Of course, this leads to a major moment at the end of the episode. While Esther reaches out to Daimon to propose they work together, one of her underlings pulls out that very knife while searching Daimon for weapons. Then they shoot him.

Naturally, since Daimon is technically the main character, the bullet does nothing and his powers go wild, causing various members of the Blood to spontaneously combust while he screams and his scar burns. I suppose we’ll learn more about that next episode, but after seven episodes you’d think we’d have been given a little more information by now.

5. Daimon Isn’t Our Hero

Daimon and Ana are ostensibly the deuteragonists of this show. As far as comics go, Daimon Hellstrom has had his fair share of solo runs and team books, most recently “Strikeforce.” He’s an antihero, certainly, but still possesses heroic traits and drives that propel the story forward.

Not so much in this show.

I’m trying to think of what Daimon has actually done so far.

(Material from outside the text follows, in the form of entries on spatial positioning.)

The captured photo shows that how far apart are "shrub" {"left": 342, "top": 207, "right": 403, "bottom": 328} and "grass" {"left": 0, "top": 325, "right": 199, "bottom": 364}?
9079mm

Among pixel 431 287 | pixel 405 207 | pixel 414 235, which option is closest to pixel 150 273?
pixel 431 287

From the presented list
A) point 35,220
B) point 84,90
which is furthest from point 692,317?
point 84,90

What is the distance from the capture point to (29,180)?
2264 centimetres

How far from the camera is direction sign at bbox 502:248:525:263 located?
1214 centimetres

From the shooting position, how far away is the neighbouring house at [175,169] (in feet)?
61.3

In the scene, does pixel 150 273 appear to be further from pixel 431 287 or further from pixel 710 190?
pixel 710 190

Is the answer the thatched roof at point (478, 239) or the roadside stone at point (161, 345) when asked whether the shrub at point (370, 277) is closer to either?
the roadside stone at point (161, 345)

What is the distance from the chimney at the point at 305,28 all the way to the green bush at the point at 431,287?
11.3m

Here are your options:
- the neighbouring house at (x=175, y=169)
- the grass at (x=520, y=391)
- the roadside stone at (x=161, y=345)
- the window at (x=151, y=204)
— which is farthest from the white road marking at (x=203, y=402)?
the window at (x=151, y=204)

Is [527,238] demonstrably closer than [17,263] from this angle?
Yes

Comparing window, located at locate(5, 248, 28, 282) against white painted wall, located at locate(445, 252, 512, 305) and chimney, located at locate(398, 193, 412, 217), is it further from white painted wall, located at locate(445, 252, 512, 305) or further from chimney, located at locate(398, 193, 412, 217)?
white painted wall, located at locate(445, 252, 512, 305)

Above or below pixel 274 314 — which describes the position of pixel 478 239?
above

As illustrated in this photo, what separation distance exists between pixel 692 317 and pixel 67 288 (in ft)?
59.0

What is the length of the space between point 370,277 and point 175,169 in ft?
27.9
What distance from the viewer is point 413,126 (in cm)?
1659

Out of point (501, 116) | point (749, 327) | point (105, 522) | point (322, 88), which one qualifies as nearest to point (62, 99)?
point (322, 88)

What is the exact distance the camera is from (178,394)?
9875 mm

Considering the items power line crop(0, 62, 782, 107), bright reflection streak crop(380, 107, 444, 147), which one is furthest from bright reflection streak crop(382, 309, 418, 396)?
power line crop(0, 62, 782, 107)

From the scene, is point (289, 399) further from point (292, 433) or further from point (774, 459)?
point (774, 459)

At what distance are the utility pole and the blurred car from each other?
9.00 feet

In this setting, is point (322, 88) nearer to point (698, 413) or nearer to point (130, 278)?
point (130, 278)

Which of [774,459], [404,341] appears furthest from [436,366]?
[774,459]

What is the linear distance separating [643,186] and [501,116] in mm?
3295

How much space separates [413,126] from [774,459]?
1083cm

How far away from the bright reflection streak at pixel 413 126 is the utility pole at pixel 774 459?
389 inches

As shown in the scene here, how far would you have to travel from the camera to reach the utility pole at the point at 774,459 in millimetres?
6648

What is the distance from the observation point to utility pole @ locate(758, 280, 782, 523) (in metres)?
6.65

The opening episode seemed promising, where he saw through a fake possession act and showed off his fire powers. Then we see him perform a proper exorcism, while the rest is just… waiting for someone to attack him then fighting them off. Outside of that, he spends all his time blaming himself and/or Ana for their mother’s condition and talking about how he’s not good with people.

Well, he’s not very good with viewers, either. I have yet to see any compelling character traits or growth that would make us want to root for him.

At least Ana has something in the way of drive, turmoil, and growth. We’re seeing something of a character arc with her. Daimon is just… there until something happens to him.

Then when he finally decides to do something and sets up a meeting with the Blood, everything starts burning. That’s our supposed protagonist, folks.